Esta es nuestra herencia, y vivir de otra manera es hacernos daño a nosotros mismos. Es
no vivir a la altura de nuestro llamamiento. Es despreciar la gloria y la grandeza de
nuestra herencia en el Señor Jesucristo. Finalmente podría ser despreciar aquella misma
salvación que decimos que tenemos. Entremos pues y quedémonos allí. El Señor nos
invita.

Padre, no tenemos palabras.
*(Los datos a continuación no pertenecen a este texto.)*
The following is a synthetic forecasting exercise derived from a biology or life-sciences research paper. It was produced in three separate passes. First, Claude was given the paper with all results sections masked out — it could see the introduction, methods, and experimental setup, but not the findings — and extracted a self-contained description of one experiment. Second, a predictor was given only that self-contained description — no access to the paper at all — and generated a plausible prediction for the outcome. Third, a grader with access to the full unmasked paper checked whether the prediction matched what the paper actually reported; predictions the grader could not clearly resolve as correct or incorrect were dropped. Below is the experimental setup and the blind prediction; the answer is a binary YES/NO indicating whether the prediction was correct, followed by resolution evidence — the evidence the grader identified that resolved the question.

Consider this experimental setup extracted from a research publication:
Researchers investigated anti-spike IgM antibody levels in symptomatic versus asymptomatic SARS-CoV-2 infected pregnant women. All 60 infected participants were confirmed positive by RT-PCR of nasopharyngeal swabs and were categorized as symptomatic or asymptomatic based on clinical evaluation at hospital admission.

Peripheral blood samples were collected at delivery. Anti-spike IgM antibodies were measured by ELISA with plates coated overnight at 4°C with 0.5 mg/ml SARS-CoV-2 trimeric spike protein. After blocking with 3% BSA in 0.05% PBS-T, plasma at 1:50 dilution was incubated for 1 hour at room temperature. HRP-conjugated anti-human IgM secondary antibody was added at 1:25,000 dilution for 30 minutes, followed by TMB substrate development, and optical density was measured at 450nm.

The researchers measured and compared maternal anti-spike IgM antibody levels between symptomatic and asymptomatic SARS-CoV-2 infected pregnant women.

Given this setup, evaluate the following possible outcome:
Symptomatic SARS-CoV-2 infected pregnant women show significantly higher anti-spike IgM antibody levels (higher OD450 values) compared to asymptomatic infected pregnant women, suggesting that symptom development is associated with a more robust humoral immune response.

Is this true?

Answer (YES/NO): NO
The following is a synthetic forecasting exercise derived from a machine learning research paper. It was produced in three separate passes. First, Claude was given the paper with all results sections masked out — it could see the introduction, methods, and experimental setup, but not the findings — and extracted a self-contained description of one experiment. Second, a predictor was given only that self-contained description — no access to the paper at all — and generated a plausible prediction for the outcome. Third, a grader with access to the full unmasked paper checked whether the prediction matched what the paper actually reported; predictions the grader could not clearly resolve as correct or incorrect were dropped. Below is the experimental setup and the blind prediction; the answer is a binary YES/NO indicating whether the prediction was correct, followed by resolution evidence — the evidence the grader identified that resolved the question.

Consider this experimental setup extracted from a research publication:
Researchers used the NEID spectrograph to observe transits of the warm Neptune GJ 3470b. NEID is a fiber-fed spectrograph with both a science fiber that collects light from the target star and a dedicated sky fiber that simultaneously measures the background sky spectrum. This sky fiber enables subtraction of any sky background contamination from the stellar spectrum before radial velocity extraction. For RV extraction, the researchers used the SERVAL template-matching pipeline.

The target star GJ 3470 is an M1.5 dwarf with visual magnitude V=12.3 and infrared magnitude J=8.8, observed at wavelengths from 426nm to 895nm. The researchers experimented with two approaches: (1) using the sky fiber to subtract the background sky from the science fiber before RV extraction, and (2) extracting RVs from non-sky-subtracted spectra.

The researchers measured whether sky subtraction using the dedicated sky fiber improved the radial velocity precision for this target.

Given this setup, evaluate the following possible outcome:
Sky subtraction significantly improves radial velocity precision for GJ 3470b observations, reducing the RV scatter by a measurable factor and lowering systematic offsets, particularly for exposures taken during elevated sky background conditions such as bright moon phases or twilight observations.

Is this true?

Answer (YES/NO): NO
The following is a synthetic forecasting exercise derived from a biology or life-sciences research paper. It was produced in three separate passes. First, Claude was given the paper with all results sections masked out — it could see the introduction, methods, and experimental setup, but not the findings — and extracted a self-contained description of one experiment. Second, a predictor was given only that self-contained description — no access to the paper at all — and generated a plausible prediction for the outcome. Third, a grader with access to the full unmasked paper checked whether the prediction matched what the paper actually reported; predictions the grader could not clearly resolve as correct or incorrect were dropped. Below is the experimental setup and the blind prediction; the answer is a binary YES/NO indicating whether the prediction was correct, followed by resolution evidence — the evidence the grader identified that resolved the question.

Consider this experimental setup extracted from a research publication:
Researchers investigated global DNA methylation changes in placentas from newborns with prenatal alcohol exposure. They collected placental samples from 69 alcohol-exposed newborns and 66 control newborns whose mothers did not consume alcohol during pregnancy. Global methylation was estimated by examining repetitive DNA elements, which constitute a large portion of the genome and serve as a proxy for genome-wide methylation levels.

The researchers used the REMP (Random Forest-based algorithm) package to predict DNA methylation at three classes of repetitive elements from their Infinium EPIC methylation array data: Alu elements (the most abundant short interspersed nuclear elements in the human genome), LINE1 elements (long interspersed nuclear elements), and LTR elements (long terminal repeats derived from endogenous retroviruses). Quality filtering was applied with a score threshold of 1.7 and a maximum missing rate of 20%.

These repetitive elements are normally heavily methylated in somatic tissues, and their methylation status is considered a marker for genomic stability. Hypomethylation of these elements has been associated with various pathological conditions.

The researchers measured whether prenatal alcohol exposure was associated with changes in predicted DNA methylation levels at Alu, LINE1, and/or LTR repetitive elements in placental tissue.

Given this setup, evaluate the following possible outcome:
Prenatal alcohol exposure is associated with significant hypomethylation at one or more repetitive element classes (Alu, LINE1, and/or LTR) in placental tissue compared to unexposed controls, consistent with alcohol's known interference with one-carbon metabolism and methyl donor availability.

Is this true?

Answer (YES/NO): NO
Querríamos responder ante tu gran invitación con palabras adecuadas de
asombro y gratitud, pero sabemos que la mejor manera de corresponder es vivir allí contigo. Gracias
porque mañana cuando estemos en medio de nuestros quehaceres podemos estar a la vez en los lugares
celestiales con Cristo, en el mismo lugar santísimo contigo. Perdónanos la pobreza, la pequeñez de
nuestra visión de la vida cristiana sino también de la práctica de la gloriosa salvación que tenemos en
Jesucristo. Señor, si tenemos el corazón dividido pon el dedo en aquello que nos está robando el disfrute
de nuestra herencia. Gracias por estar aquí y gracias por la puerta abierta a tu presencia siempre.
Enséñanos lo que es andar en el espíritu, orar sin cesar, estar contigo de día en día, con fe, creciendo en el
conocimiento tuyo hasta el día en que nos llames.